Muharrem ayı haram aylardan biri, Allah’ın ayı alacak kadar saygı gösterilmesi gereken bir ay. Fakat iktidar hırsı, çıkara ve dünyalıklara düşkünlük, gücü kutsama hastalığı ne muharrem dinliyor, ne haram, ne de ölçü. 

O günün iktidar güçleri 10 Ekim 680 (Hicri 10 Muharrem 61)  tarihinde Muharrem’e saygı duyması gerekirken  tam tersine  Hz. Peygamberin erkek evlatlarının/torunlarının biri hariç hepsini, bir âşûrâ gününde Kerbelâ’da öldürmekten çekinmediler.

Hz. Hüseyin’in ve yetniş yârân’ının şehit edilmesi olayına farklı açılardan bakılabilir.

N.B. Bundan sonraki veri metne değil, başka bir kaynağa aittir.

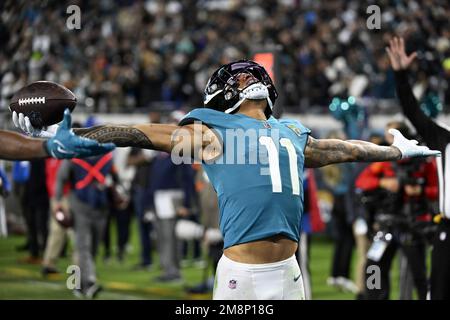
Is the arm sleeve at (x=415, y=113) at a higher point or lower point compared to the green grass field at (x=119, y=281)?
higher

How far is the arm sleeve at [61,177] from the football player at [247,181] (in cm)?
639

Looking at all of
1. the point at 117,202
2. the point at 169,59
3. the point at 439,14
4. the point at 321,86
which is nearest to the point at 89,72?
the point at 169,59

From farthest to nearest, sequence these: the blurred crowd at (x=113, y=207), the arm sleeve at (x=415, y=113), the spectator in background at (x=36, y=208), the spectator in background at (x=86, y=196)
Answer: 1. the spectator in background at (x=36, y=208)
2. the blurred crowd at (x=113, y=207)
3. the spectator in background at (x=86, y=196)
4. the arm sleeve at (x=415, y=113)

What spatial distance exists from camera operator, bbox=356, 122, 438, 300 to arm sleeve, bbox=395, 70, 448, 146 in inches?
57.5

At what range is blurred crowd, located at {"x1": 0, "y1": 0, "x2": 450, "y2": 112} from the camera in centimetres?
2114

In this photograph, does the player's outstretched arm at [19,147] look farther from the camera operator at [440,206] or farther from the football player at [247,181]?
the camera operator at [440,206]

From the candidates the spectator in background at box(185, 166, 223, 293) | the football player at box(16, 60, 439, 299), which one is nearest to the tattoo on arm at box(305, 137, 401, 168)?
the football player at box(16, 60, 439, 299)

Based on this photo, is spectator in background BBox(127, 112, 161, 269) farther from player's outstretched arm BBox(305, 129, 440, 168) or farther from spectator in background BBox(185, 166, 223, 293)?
player's outstretched arm BBox(305, 129, 440, 168)

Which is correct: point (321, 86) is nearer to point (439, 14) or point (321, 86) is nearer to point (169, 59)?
point (439, 14)

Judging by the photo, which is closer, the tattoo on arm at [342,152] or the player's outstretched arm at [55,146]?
the player's outstretched arm at [55,146]

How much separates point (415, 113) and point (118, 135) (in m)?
3.17

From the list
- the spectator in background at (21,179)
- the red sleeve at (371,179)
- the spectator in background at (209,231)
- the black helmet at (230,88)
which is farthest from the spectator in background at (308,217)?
the black helmet at (230,88)

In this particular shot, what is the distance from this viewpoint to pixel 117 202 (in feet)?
39.5

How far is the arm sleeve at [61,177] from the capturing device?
11.8 metres
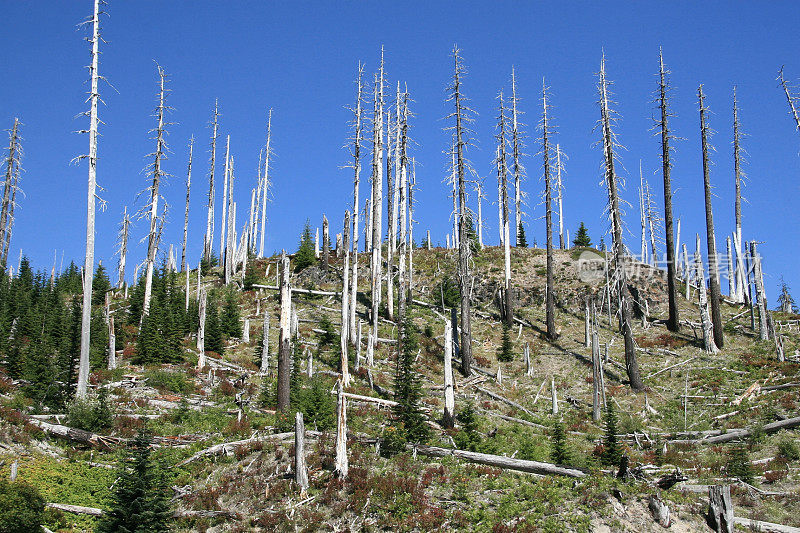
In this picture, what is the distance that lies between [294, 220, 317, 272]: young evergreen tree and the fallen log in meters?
30.0

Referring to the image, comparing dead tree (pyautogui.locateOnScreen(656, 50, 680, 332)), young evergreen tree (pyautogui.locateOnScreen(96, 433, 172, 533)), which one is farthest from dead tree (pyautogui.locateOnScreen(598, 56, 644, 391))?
young evergreen tree (pyautogui.locateOnScreen(96, 433, 172, 533))

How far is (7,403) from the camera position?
20.1 meters

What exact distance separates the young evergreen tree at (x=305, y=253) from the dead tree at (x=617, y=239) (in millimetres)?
25747

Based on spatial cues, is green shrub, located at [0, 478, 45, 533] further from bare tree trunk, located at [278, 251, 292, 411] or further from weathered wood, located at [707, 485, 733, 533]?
weathered wood, located at [707, 485, 733, 533]

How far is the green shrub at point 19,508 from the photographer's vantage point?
41.5 ft

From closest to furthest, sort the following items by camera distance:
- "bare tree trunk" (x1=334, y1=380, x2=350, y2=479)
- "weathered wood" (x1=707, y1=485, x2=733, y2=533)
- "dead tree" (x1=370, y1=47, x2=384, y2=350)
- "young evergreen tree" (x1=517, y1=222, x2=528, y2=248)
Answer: "weathered wood" (x1=707, y1=485, x2=733, y2=533)
"bare tree trunk" (x1=334, y1=380, x2=350, y2=479)
"dead tree" (x1=370, y1=47, x2=384, y2=350)
"young evergreen tree" (x1=517, y1=222, x2=528, y2=248)

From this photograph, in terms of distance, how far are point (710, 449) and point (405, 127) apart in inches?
1047

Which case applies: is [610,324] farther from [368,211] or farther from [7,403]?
[7,403]

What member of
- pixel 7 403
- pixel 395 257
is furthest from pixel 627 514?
pixel 395 257

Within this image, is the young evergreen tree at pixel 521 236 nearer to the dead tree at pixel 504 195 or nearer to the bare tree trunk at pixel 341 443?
the dead tree at pixel 504 195

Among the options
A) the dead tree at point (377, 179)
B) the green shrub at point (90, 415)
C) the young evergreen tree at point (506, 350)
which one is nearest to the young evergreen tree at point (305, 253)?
the dead tree at point (377, 179)

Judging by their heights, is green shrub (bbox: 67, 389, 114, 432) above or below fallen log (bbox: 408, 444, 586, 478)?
above

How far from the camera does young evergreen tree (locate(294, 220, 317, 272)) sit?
152ft

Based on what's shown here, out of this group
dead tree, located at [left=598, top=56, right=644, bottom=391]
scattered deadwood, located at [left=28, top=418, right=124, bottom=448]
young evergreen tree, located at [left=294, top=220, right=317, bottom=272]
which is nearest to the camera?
scattered deadwood, located at [left=28, top=418, right=124, bottom=448]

Ancak ben bu olaydan alınması mümkün olan derslere dikkat çekmek istiyorum.

Ya da bu olayı günümüze nasıl taşıyabiliriz?

Hüzünlenmek, matem tutmak, gözyaşı dökmek, karşı tarafa lânet okumak mümkün de, sonuçta bize iman, cihad ve takva açısından, islami ahlak ve tavır yönünden ne kazandırabilir?

Ona bakmak gerekir.

 

  • Kerbela olayından çıkarılabilecek dersler

Kerbelâ olayından on tane önemli ders çıkarabiliriz.

 

Birincisi; Zâlim ve mazlum karakterlerini tanımak

Zâlim, açıkça hakkı çiğneyen, başkasına haksızlık yapan, hakkı ait olduğu yere değil de başka bir yere koyan, Allah’ın koyduğu ölçüleri tanımayan demektir. Aynı zaman da Allah’ın indirdikleriyle hükmeyenlerdir. (Maide 5/45)

Mazlum, zâlimin zulmüne uğradığı halde ona boyun eğmeyendir. Mazlum, pısırık, cesaretsiz, haline razı, zulme uğramaya hazır kimse değildir.

Kerbelâ olayı bir taraftan zulmün sınır tanımaz cürmünü ve aşağılık yüzünü gösterirken,  bir taraftan mazlum konumundaki Hz. Hüseyin ve taraftarlarının haksızlığa razı olmayan örnek tavrınını önümüze koymaktadır.

Peygamber buyuyorur ki: “Bu ümmet zalime zalim deme cesareti göstermediği zaman kıyameti bekle.”  (Müsned, 2/190)

“İnsanlar zalimi görüp de elini (zulümden alıkoymayacak olurlarsa), aradan fazla zaman geçmeden, Allah’ın onlara genel bir azap göndermesi yakındır.” (Tirmizî, Fiten/8 (2168). Tefsir 5/17 (3057). Ebu Davud, Melâhim/17 (4338). Bir benzeri: İbni Mace, Fiten/20 (4005))

Hz. Hüseyin, zâlime ‘sen zâlimsin’ deme cesareti gösteren yiğitlerden biridir.

Bize de sanki  “siz de zalimi tanıyın ve hiç olmazsa ona zâlimsin deme cesareti gösterin’  demektedir. (Bir düşünür; “Zinciri kıramazsan bari onu kemir” demiş.)

 

İkincisi; Tuğyan karşı tavır almak

Burada Allah’ın ölçüleri dururken kendi işine gelen ölçüleri esas alan, azan, yani tuğyan eden bir gürûha karşı nasıl bir tavır sergilenmesi gerektiğini görüyoruz.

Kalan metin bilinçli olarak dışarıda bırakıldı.